[Catalog-sig] pre-PEP: transition to release-file hosting at pypi site

Sun Mar 10 20:41:50 CET 2013

On Sun, Mar 10, 2013 at 11:07 AM, holger krekel <holger at merlinux.eu> wrote:
> Philip, Marc-Andre, Richard (Jones), Nick and catalog-sig/distutils-sig:
> scrutiny and feedback welcome.

Hi Holger.  I'm having some difficulty interpreting your proposal
because it is leaving out some things, and in other places
contradicting what I know of how the tools work.  It is also a bit at
odds with itself in some places.

For instance, at the beginning, the PEP states its proposed solution
is to host all release files on PyPI, but then the problem section
describes the problems that arise from crawling external pages:
problems that can be solved without actually hosting the files on
PyPI.

To me, it needs a clearer explanation of why the actual hosting part
also needs to be on PyPI, not just the links.  In the threads to date,
people have argued about uptime, security, etc., and these points are
not covered by the PEP or even really touched on for the most part.

(Actually, thinking about that makes me wonder....  Donald: did your
analysis collect any stats on *where* those externally hosted files
were hosted?  My intuition says that the bulk of the files (by *file
count*) will come from a handful of highly-available domains, i.e.
sourceforge, github, that sort of thing, with actual self-hosting
being relatively rare *for the files themselves*, vs. a much wider
range of domains for the homepage/download URLs (especially because
those change from one release to the next.)  If that's true, then most
complaints about availability are being caused by crawling multiple
not-highly-available HTML pages, *not* by the downloading of the
actual files.  If my intuition about the distribution is wrong, OTOH,
it would provide a stronger argument for moving the files themselves
to PyPI as well.)

Digression aside, this is one of things that needs to be clearer so
that there's a better explanation for package authors as to why
they're being asked to change.  And although the base argument is good
("specifying the "homepage" will slow down the installation process"),
it could be amplified further with an example of some project that has
had multiple homepages over its lifetime, listing all the URLs that
currently must be crawled before an installer can be sure it has found
all available versions, platforms, and formats of the that project.

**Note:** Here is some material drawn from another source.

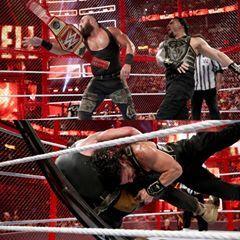 Roman Reigns Vs Braun Strowman At Hiac Photos صور مباراة رومان رينز ضد برون سترومان في هيل ان ذا سيل Roman Empire The Cell Romans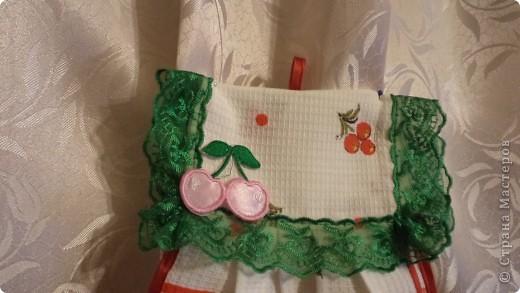 """Идёт весна, всё  в мире обновляется,  люди наводят порядок к домах, огородах . Вот и я решила """"обновить""""  кухню, пошить шторы и полотенца. Тем более повод есть : муж подарил швейную машинку. Правда с уговором : шить """"попиков"""". фото 5"""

Okay, on to the Solution section.  Again, your stated problem is to
fix crawling, but the solution is all about file hosting.  Regardless
of which of these three "hosting modes" is selected, it remains an
option for the developer to host files elsewhere, and provide the
links in their description...  unless of course you intended to rule
that out and forgot to mention it.  (Or, I suppose, if you did *not*
intend to rule it out and intentionally omitted mention of that so the
rabid anti-externalists would think you were on their side and not
create further controversy...  in which case I've now spoiled things.
Darn.  ;-) )

Some technical details are also either incorrect or confusing.  For
example, you state that "The original homepage/download links are
added as links without a ``rel`` attribute if they have the ``#egg``
format".  But if they are added without a rel attribute, it doesn't
*matter* whether they have an #egg marker or not.  It is quite
possible for a PyPI package to have a download_url of say,
"http://sourceforge.net/download/someproject-1.2.tgz".

Thus, I would suggest simply stating that changing hosting mode does
not actually remove any links from the /simple index, it just removes
the rel="" attributes from the "Home page" and "Download" links, thus
preventing them from being crawled in search of additional file links.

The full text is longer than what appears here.